Dataset excerpt:
+ + + +

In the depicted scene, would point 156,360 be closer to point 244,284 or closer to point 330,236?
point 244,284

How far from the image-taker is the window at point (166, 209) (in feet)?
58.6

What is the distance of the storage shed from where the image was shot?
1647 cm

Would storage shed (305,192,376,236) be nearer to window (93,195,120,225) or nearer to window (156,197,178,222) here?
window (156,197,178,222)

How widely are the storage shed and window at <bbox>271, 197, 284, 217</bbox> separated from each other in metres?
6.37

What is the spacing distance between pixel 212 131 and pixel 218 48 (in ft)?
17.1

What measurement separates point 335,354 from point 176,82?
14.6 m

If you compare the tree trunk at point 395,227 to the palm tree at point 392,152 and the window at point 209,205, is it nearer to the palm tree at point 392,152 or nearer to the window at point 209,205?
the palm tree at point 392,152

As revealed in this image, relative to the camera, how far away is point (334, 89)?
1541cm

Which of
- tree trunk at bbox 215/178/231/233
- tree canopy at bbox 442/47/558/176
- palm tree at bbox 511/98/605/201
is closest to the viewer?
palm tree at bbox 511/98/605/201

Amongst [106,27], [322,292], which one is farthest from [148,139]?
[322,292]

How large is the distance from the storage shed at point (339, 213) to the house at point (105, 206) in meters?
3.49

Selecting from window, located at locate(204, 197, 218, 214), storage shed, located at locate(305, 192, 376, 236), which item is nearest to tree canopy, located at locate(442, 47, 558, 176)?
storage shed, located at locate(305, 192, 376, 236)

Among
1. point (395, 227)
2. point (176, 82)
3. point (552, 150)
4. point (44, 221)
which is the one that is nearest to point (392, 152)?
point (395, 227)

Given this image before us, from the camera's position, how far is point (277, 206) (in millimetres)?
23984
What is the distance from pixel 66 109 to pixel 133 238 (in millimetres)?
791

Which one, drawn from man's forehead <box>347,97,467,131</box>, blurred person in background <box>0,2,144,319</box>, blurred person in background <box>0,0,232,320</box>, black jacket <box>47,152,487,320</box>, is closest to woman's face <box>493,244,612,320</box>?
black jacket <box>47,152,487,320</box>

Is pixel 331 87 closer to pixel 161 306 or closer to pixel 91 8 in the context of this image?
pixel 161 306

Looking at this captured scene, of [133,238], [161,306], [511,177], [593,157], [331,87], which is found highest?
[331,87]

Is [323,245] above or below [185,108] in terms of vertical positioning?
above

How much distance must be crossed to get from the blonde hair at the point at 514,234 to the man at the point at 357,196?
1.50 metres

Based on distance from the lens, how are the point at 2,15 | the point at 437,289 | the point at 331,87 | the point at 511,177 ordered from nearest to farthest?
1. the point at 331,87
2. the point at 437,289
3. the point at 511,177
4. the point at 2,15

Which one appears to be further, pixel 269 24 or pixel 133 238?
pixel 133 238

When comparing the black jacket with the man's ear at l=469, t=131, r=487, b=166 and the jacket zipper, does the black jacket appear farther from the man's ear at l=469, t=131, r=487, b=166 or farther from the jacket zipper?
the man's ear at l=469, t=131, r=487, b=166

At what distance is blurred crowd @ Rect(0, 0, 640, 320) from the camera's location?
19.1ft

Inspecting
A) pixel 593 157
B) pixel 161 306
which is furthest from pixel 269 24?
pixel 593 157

+ + + +

▸ Task objective
Count the lines in the preceding listing that contain the string "above", matching case exactly, and give only the number.

▸ Result of the exercise
2